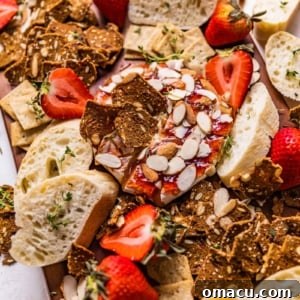 A serving of warm baked brie topped with sweet jam, presented on an elegant cheese board.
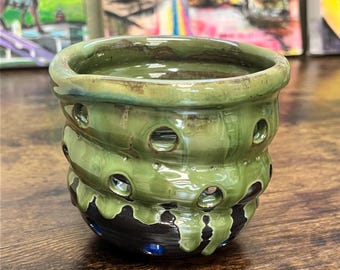 May include: A handmade ceramic vessel with a layered design. The top and middle sections are glazed in a glossy green, with evenly spaced holes. The bottom section is dark brown with blue accents.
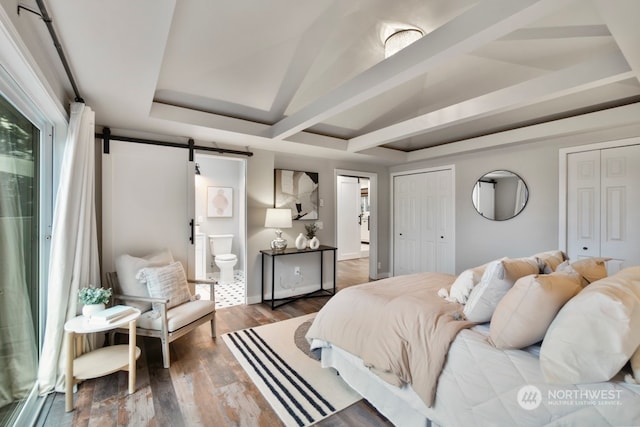 bedroom featuring hardwood / wood-style floors, a barn door, ensuite bathroom, and multiple closets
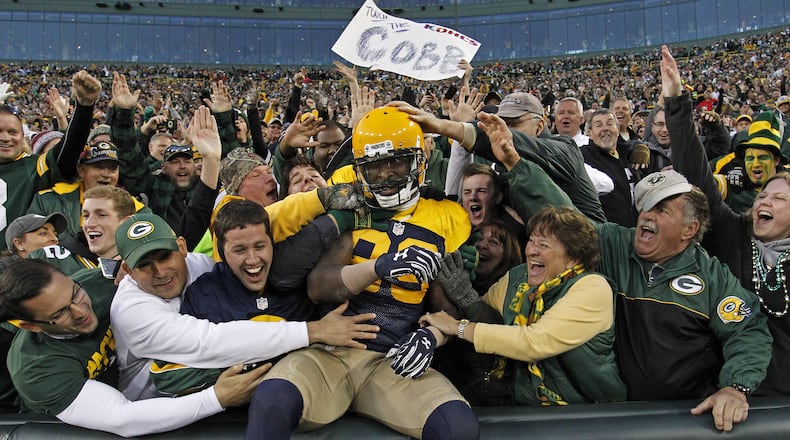 Green Bay Packers wide receiver James Jones celebrates a touchdown reception against the San Diego Chargers with a Lambeau Leap during an NFL football game Sunday Oct. 18, 2015, in Green Bay, Wis. (AP Photo/Matt Ludtke)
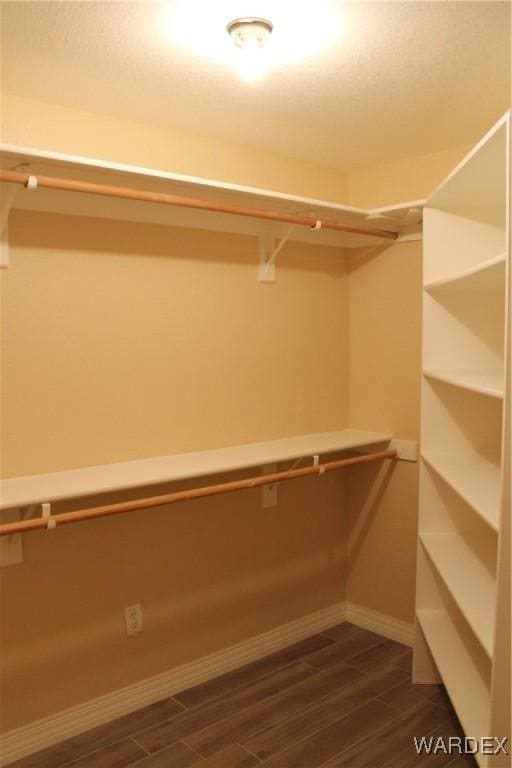 walk in closet with wood finish floors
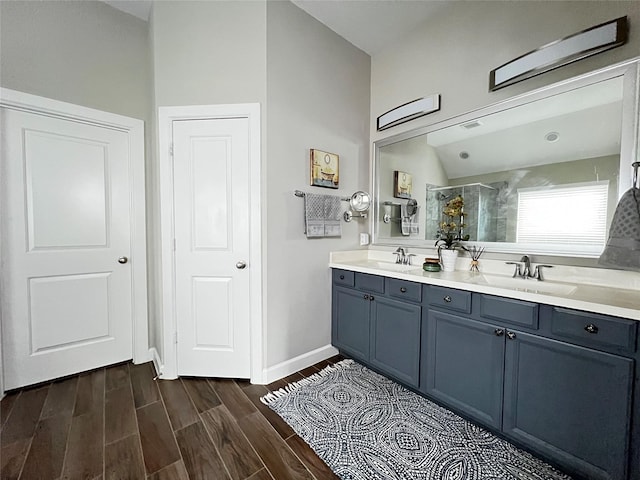 9327 Victory Canyon Ln, Tomball, TX 77375 - full bath with double vanity, a stall shower, wood finished floors, and vaulted ceiling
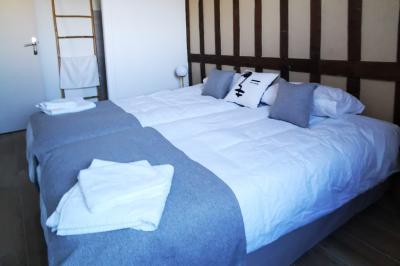 Aire de jeux en bois sur sol sablonneux, entourée de verdure et située près de bâtiments ruraux sous un ciel bleu.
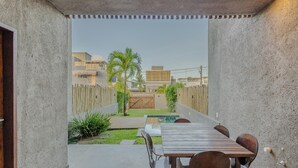 A covered patio with a wooden table and chairs, a small pool, and a view of a residential area with houses and palm trees. - House w 3 Suites n Pool 100m From the sea Hva0009 (Passo de Camaragibe)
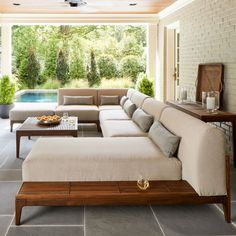 a living room filled with furniture next to a swimming pool on top of a stone floor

PROBLEM TO WORK ON: Quote all the lines above word for word, leaving out the pictures.

YOUR SOLUTION:
 A serving of warm baked brie topped with sweet jam, presented on an elegant cheese board.
 May include: A handmade ceramic vessel with a layered design. The top and middle sections are glazed in a glossy green, with evenly spaced holes. The bottom section is dark brown with blue accents.
 bedroom featuring hardwood / wood-style floors, a barn door, ensuite bathroom, and multiple closets
 Green Bay Packers wide receiver James Jones celebrates a touchdown reception against the San Diego Chargers with a Lambeau Leap during an NFL football game Sunday Oct. 18, 2015, in Green Bay, Wis. (AP Photo/Matt Ludtke)
 walk in closet with wood finish floors
 9327 Victory Canyon Ln, Tomball, TX 77375 - full bath with double vanity, a stall shower, wood finished floors, and vaulted ceiling
 Aire de jeux en bois sur sol sablonneux, entourée de verdure et située près de bâtiments ruraux sous un ciel bleu.
 A covered patio with a wooden table and chairs, a small pool, and a view of a residential area with houses and palm trees. - House w 3 Suites n Pool 100m From the sea Hva0009 (Passo de Camaragibe)
 a living room filled with furniture next to a swimming pool on top of a stone floor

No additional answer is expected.